Малышка, пойдем со мной... - страница 2
На глаза вновь навернулись слезы. В эту минуту дама в форме принесла чай. При всем своем состоянии Джоани была рада, что та догадалась взять хорошие чашки, предназначенные для гостей. Для нее было важно, чтобы вокруг были красивые вещи. Особенно сейчас.
Они говорили ей что-то — она видела движущиеся губы, но ничего не слышала. В ушах звучал голос ее ребенка: она звала маму, а мама не пришла…
Теперь она покачивалась, прижимая к себе грязное платьице и беспрестанно шепча:
— Мое дитя, мое дитя…
— Один из полицейских спросил с печалью в голосе:
— Мне вызвать врача?
Ди Бакстер кивнул и отхлебнул чай. Кем бы ни была Джоани Бруер — а она была фигурой примечательной, известной всему полицейскому участку, — теперь перед ним сидела несчастная женщина, ребенка которой зверски убили.
К черту чай! Ему следовало бы захватить с собой бутылку хорошего виски, если и не для себя, то хотя бы для нее.
Теперь она не была Джоани Бруер, проституткой, пьяницей, давно уже забывшей о том, что значит жить в ладах с законом. Теперь она была матерью, горько оплакивающей своего погибшего ребенка, которого схватили прямо на улице, изнасиловали, а затем выбросили на свалку.
Он молча закончил пить чай.
Джоани затихла, уставившись в пустоту, и он понял, что сегодня ничего от нее не добьется.
Наконец прибыл врач.
Книга первая
Леди, еще немного, побольше свежести, прошу вас!
Сэр Герберт Бибром Три(1853–1917)
А вне — псы и чародеи, и любодеи, и убийцы,
и идолослужители, и всякий любящий
и делающий неправду.
Откровение, 22:15
Глава первая
Было жарко, и Джоани Бруер включила в крошечной комнатке вентилятор, впрыснула побольше дезодоранта. Двуспальная кровать занимала почти все пространство, и ей пришлось перелезать через нее, чтобы добраться до туалетного столика, где лежали сигареты «Бенсон энд хеджиз лайт». Закурив, она глотнула немного водки, смешанной с кока-колой; неожиданно кислый вкус вызвал громкую отрыжку.
Из переполненного гардероба вываливались вещи, в комнате стоял тяжелый запах. У нее не было никакого желания работать сегодня вечером. Все, чего она хотела, это посидеть внизу с другими женщинами, попить, подымить и посудачить.
Летом здесь, вообще-то, неплохо, если не считать вони, исходящей от гнилого хлама и давно немытых детей; такое впечатление, будто ты за границей. Но у нее всегда было богатое воображение. Разумеется, это не Тенерифе!
Джоани улыбнулась про себя и подмазала губы сахарно-розовой губной помадой № 7. Если сегодня она хорошо заработает, то завтра обязательно сделает паузу — нужно немного отдохнуть.

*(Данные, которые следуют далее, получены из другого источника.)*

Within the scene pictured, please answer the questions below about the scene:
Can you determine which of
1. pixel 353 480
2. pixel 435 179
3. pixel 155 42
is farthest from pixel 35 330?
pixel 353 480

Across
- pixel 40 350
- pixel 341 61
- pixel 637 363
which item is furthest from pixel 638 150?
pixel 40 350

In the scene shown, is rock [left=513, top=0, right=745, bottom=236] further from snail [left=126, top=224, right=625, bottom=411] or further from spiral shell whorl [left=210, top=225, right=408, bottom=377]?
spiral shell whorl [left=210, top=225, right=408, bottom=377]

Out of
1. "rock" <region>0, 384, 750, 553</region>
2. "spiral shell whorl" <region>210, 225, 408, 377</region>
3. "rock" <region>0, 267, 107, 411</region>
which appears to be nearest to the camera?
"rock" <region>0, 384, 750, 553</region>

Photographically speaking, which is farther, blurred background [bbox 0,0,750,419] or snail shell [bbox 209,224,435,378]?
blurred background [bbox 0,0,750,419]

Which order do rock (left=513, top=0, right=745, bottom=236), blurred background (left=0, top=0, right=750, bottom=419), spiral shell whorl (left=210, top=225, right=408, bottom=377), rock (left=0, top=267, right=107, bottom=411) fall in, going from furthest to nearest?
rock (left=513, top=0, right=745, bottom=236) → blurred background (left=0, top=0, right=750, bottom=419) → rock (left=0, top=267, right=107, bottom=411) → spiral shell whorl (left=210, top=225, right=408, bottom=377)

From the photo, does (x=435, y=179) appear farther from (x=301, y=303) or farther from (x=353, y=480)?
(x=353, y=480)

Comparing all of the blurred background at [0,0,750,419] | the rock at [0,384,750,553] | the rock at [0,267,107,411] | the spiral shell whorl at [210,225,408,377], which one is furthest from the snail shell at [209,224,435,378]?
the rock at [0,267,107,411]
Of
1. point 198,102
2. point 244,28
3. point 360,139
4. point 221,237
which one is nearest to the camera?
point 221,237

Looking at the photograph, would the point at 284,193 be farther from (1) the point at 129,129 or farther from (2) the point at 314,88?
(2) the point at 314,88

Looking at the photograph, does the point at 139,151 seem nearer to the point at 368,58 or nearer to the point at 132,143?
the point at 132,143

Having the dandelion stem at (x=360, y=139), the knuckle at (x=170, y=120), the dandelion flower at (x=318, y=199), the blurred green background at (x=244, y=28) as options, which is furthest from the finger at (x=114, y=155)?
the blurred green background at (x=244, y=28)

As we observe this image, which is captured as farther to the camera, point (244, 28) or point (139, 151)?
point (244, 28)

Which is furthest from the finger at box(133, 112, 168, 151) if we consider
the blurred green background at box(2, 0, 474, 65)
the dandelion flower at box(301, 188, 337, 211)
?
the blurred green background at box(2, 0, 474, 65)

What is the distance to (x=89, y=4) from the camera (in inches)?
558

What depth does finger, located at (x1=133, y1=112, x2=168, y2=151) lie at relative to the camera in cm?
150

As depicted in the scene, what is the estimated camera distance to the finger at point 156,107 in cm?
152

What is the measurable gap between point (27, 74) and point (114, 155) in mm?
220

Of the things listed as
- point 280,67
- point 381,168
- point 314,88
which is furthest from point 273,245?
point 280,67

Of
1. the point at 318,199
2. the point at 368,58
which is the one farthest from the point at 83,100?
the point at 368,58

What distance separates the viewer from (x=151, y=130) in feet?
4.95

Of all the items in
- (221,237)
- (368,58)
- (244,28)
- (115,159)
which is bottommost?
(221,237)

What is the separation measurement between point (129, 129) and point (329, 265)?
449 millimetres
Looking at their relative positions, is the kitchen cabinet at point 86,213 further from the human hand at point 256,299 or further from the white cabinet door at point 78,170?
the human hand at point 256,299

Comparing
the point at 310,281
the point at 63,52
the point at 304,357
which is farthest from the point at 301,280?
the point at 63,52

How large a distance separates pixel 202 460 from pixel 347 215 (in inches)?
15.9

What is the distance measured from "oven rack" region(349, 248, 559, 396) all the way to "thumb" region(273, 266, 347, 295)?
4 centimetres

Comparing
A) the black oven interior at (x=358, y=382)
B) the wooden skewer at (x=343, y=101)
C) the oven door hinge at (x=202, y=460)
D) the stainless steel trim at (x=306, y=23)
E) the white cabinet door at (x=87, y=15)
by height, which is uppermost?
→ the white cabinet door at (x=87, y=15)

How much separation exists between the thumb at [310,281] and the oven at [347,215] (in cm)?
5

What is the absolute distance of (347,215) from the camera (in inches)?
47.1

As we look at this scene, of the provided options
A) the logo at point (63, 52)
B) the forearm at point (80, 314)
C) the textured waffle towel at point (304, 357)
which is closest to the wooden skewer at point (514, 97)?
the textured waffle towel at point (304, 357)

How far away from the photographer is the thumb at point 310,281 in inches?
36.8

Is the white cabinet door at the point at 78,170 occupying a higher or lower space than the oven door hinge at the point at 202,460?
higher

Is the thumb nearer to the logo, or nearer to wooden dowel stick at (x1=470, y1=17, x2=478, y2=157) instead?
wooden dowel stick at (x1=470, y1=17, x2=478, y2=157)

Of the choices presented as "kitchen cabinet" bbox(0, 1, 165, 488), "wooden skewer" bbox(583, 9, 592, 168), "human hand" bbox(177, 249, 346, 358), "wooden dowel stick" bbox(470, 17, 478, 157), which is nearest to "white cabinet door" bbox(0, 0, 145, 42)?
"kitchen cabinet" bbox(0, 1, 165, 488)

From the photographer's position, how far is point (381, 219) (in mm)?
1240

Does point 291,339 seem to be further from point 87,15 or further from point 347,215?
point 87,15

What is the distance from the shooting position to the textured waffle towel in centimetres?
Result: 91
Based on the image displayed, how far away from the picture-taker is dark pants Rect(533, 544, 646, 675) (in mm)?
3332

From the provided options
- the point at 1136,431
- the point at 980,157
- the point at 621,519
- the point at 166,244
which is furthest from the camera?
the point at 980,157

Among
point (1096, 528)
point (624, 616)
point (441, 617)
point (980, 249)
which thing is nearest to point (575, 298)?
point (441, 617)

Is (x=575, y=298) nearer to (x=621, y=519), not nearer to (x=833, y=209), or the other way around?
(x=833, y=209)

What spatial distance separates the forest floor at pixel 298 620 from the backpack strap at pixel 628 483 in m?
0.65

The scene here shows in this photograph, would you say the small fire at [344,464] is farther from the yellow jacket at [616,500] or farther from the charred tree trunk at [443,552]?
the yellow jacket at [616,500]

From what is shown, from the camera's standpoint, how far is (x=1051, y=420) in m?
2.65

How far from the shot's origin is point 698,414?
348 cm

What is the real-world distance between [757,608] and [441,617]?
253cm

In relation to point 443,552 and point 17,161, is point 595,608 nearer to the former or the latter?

Она слушала, как Боб Марли исполняет песенку «Нет, женщина, нет…». Тихонько подпевая ему, она начала краситься, что было необходимым условием ее работы. В эти дни Джоани решила не рассматривать себя в зеркале слишком пристально: те времена, когда она гордилась своей внешностью, ушли в прошлое. Жизнь брала свое, и денег, которые раньше текли рекой, теперь едва хватало. Не будь она такой ленивой — давно бы подыскала себе настоящую работу, хотя теперь, наверное, уже поздновато: ее преступные наклонности исключали даже самые непритязательные виды работы. Это был какой-то замкнутый круг.
Джоани тяжело вздохнула и вновь затянулась сигаретой. В юности она и представить себе не могла, что такой будет ее жизнь, но, как говорится, человек предполагает, а… Природная жизнестойкость заставляла ее мириться с этим грустным фактом.
В редкие часы отдыха она казалась изможденной. Глубокие морщины на лице делали ее почти старухой, хотя черты смазливой девчонки, которой она когда-то была, еще просматривались. Глядя на свое отражение в зеркале, она едва не разрыдалась. Но вместо этого она допила коктейль и выдавила из себя улыбку.
В этом был смысл. Если она не будет следить за собой, клиенты разбегутся. Она слышала смех Киры в коридоре и машинально улыбалась в ответ, хотя и не могла расслышать слов. Ее младшая — счастливый ребенок, она всегда шутит!
В комнату вошел ее сын Джон-Джон с большой бутылкой водки и кока-колой.
— Опохмелись, мама. Тебе ведь нужно прийти в себя?
Джоани отрицательно помотала головой.